ECONOMIST and former deputy governor of the Central Bank Terrence Farrell is forecasting that the present down phase of the country’s energy sector is going to be terminal, and oil and gas prices will never get back to the highs of the 1980s.
“This down phase of the cycle is going to be much longer, and it is going to be in fact terminal as far as crude oil and natural gas are concerned. If we are looking in the near future for some kind of upswing in respect of oil and gas prices, we will see prices going up a bit, but we are unlikely, in my view, to see prices getting back anywhere near, in real terms, to where they were in 1982,” he said.
Farrell, who was on several Government-appointed committees, including as chairman of the Economic Development Advisory Board, was speaking last Monday during a webinar on foreign exchange challenges in Trinidad and Tobago and the implications, organised by the Economics Department of The University of the West Indies (The UWI).
What makes this downward phase of energy prices different is because of a global energy transition, he said.
“Countries are accepting that there’s an end to fossil fuels, oil, crude oil particularly, natural gas later on, and a shift to renewables.”
Farrell said the foreign exchange challenges in T&T have their fundamental roots in what has happened in the energy sector.
“When oil prices fell in 1982, they did not get back to this level in real terms until 2007. That’s a long cycle. Prices began to rise from 2007 up to 2014, and since then we have seen prices of oil and natural gas coming down. And it is that which has precipitated the situation we are currently in,” he said.
As the economy starts contracting, the demand for foreign exchange starts falling, he pointed out.
“The demand for foreign exchange in 2015 was US$7.4 billion. In 2020, sales of foreign exchange to the public had come down to US$4.5 billion. So there has been a US$3 billion drop in sales of foreign exchange by the commercial banks to the public,” Farrell said.
Unfortunately, the supply of foreign exchange in the local market has been falling faster than the demand for foreign exchange, he noted.
“And as a result of that, our foreign exchange reserves have been declining.”
Farrell said this led to Government attempting to fix the problem by rationing foreign exchange.
On the impact of this rationing on the economy, Farrell said “most of the actors in the economy” who get foreign exchange get it from commercial banks.
He said because of the rationing of foreign exchange by commercial banks at the behest of the Government, there have been several consequences.
“A black market in foreign exchange has emerged, which I understand is fairly active, and people are quoting different rates—$8.25, $8.50 and so on for a US dollar.”
Farrell said the Finance Ministry has indicated to the Central Bank that it needs to give priority to certain kinds of demands, like from the manufacturing sector.
“Demands for food and so on have been prioritised by the commercial banks,” he said.
He said there are other demands that are not being met in a timely fashion that will begin to have consequences.
“For example, insurance companies have been having a lot of difficulty getting commercial banks to give funds for their reinsurance payments.”

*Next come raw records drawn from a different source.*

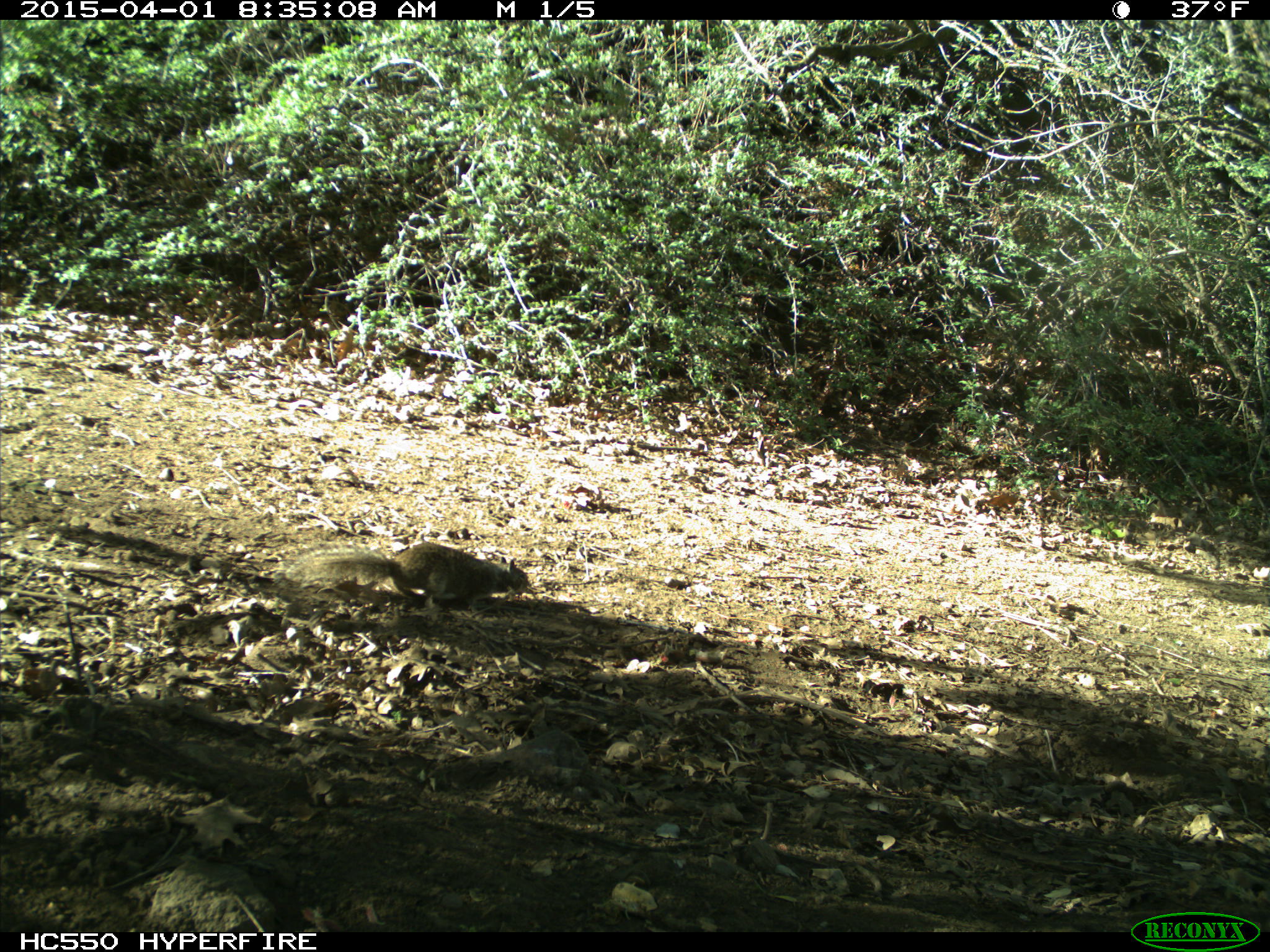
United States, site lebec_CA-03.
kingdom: Animalia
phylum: Chordata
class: Mammalia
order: Rodentia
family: Sciuridae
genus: Otospermophilus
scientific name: Otospermophilus beecheyi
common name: california ground squirrel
Otospermophilus beecheyi (california ground squirrel).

Also, the remittance of foreign exchange dividends by locally based foreign companies to their offices has been another area affected by the foreign exchange rationing.
That kind of foreign exchange demand has been deprioritised by the commercial banks on the instruction of the Ministry of Finance, he said.
Farrell said this impacts confidence in the economy as foreign companies and local businesses may not want to invest here.
The right choice?
International relations lecturer at The UWI Dave Seerattan, another speaker, shared the same view as Farrell, tracing the scarcity of foreign exchange to the down phase in the energy sector.
He said because of T&T’s high dependence on the energy sector, it experiences huge swings in economic performance based on the commodity market.
Seerattan said the commodity super market ended in 2014 and has not gone back to the level prior to this period.
Dr Ronald Ramkissoon, chairman of the T&T Fair Trading Commission and former senior economist at Republic Bank, said: “We understand that we live in a mineral-based economy and in a democratic country. I think it is important to understand that we have made choices that have landed us up in the position that we are in.
“And, therefore, if we recognise that we have made certain choices in response to the external environment, we have to ask, have we made the right choices?” he said.